Begitulah jawabannya tiap kali saya bertanya resep kenikmatan kopinya. Lalu Lasmi tersenyum. Lasmi senang sekali tersenyum. Di antara lengkung bibirnya yang kemerahan itu, ada surga yang terpenggal. Menjadi milik siapa saja yang mampu melihatnya. Surga yang tak mampu saya tahan tertebar percuma.
Pernah sekali waktu saya melihat Lasmi tertawa. Renyah. Itu akibat sebuah lelucon. Agen asuransi saya yang membuatnya. Dia bilang, agen asuransi yang baik adalah mereka yang mampu memastikan kliennya sadar akan pentingnya produk-produk asuransi dengan rayuan-rayuan yang membuatnya tak tersadar. Saya pun ikut terbahak. Itu cara saya menghargai keceriaan Lasmi. Meski ternyata cara tawa kami berbeda.

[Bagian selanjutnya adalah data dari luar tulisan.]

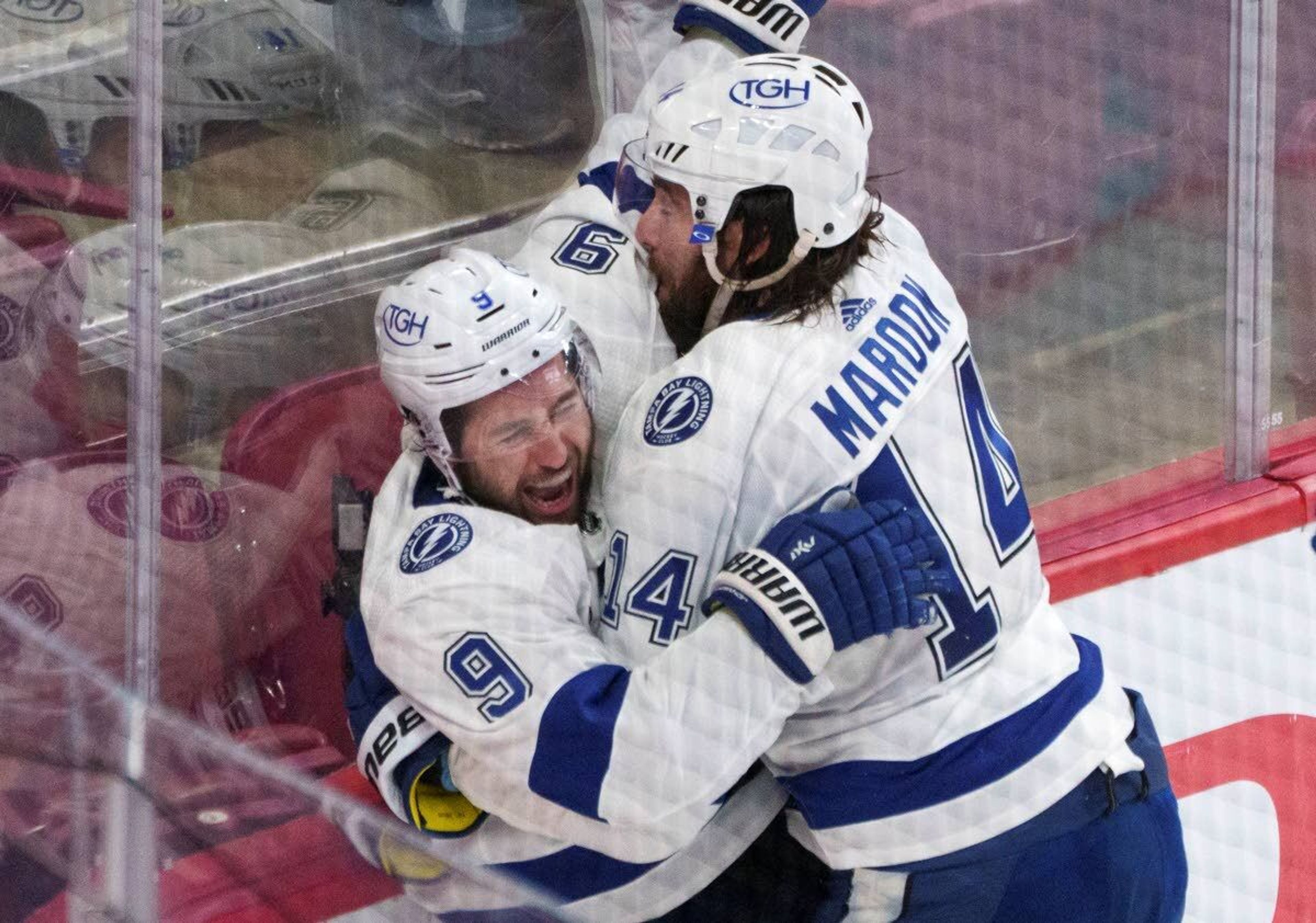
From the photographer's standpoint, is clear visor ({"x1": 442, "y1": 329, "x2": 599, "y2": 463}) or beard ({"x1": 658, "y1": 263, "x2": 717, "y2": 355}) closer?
clear visor ({"x1": 442, "y1": 329, "x2": 599, "y2": 463})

Sunggah tak mudah untuk menggambarkan tawanya, ada bahagia yang meledak. Tawa Lasmi seperti kran yang mengalirkan bahagia-bahagia. Entah bagaimana sebelumnya itu bisa tertahan.
Untuk hal ini kadang saya berniat berterima kasih pada agen asuransi saya itu. Dia memang berkharisma. Tawa-tawa kemudian pecah saat itu. Lasmi terlihat bahagia. Saya dipikatnya pula. Dua buah mobil dan rumah yang saya tinggali ini dia buatkan asuransinya. Belakangan tanpa sepengetahuan Lasmi, saya ikutkan pula namanya dalam daftar asuransi saya.

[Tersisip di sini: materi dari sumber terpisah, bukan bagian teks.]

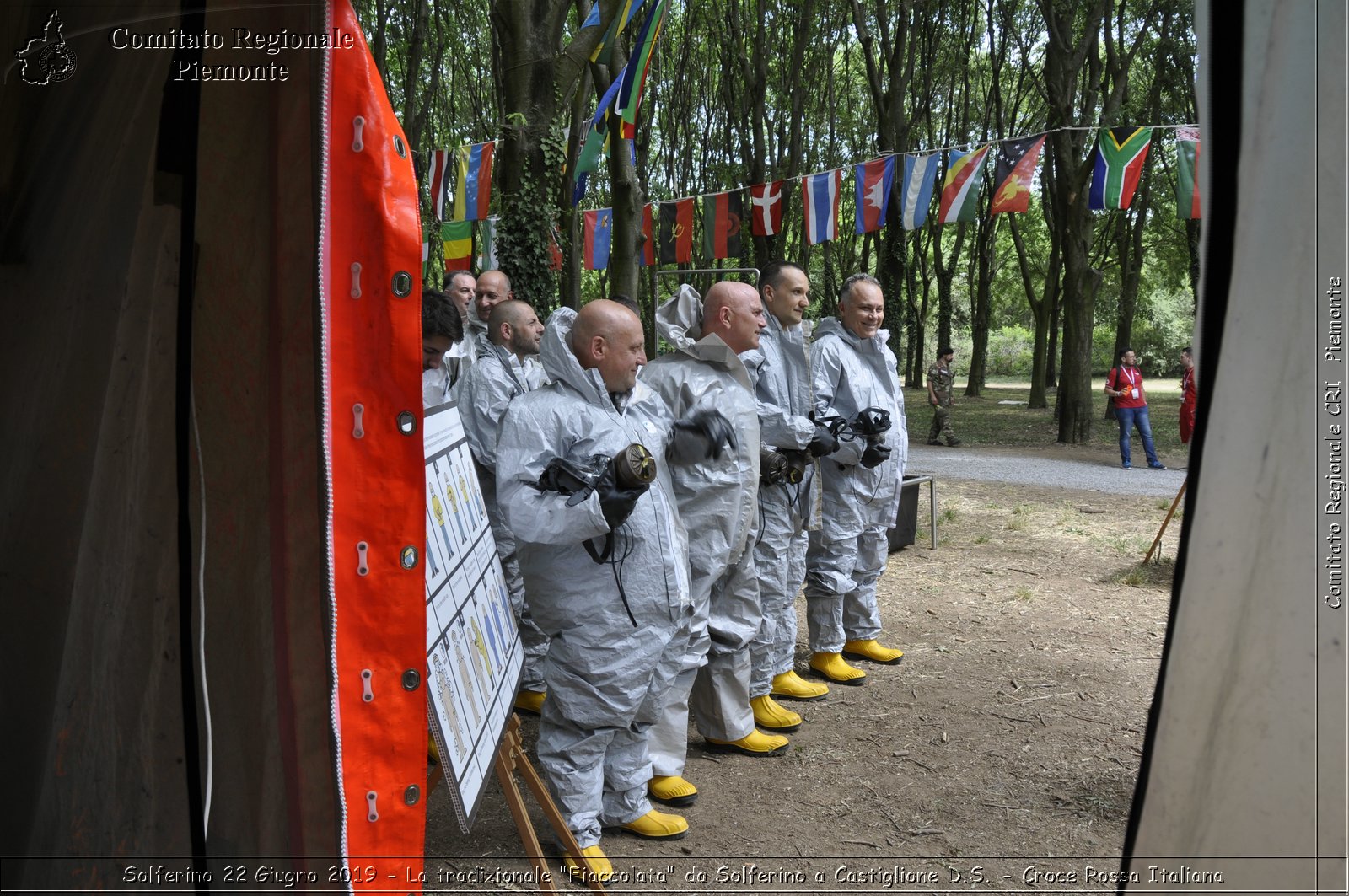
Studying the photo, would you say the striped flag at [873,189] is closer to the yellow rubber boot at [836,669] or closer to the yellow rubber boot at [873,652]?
the yellow rubber boot at [873,652]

Hari-hari setelah itu saya sering melihat Lasmi tertawa. Rumah kami penuh dengan tawa Lasmi. Rumah kami menjadi surga, kumpulan semua aliran bahagia Lasmi. Turbin di perasaan saya pun terus berputar tak terkendali. Saya tak berdiam diri. Saya terus mencoba menyelaraskan tawanya, tapi selalu saja tak pernah tampak serupa. Sama halnya saat saya mencoba takaran dan racikan kopi dengan cara yang berbeda, tetap tak ada kenikmatan cinta Lasmi di dalamnya. Saya akhirnya sampai pada titik kesadaran tertinggi. Saya menyerah.

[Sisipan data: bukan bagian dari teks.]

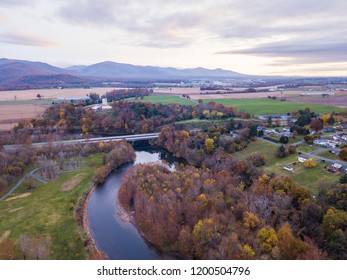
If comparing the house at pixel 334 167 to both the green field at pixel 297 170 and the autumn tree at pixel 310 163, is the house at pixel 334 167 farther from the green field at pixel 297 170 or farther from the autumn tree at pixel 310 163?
the autumn tree at pixel 310 163

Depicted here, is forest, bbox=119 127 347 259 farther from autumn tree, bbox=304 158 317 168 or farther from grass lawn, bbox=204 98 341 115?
grass lawn, bbox=204 98 341 115


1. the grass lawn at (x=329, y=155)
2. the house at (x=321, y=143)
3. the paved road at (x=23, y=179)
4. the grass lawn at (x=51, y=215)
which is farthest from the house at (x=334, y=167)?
the paved road at (x=23, y=179)

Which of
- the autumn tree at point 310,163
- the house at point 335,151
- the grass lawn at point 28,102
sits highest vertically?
the grass lawn at point 28,102

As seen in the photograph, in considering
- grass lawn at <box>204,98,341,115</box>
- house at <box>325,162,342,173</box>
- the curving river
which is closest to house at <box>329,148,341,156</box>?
house at <box>325,162,342,173</box>

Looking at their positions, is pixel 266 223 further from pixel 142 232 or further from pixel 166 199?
pixel 142 232

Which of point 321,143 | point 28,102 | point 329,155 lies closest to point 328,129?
point 321,143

Beginilah jadinya tiap kali saya mengingat Lasmi. Saya menjadi perenung dan pemurung. Waktu menjadi kosong dan menua. Tiba-tiba saja siang menyala-nyala. Tukang sayur kedua baru saja lewat, berteriak menawarkan sayuran tanpa ada yang memedulikan. Saya ingin sekali memakinya, atau sedikit memberinya ceramah akan pentingnya ketepatan dan kemanfaatan waktu antara durasi memasak dan tersajinya jam makan siang, jika dia tetap keliling berjualan di tengah hening kompleks perumahan ini, tepat di bawah matahari garang. Untung saja dia tak lekas-lekas beranjak. Syaraf-saraf saya tak jadi tertarik-tarik tegang.
Koran berlembar-lembar ini kemudian saya tutup saja. Tanpa kopi dan berita kriminal yang memuaskan, pagi ini hanya menyisakan kehampaan yang menganga.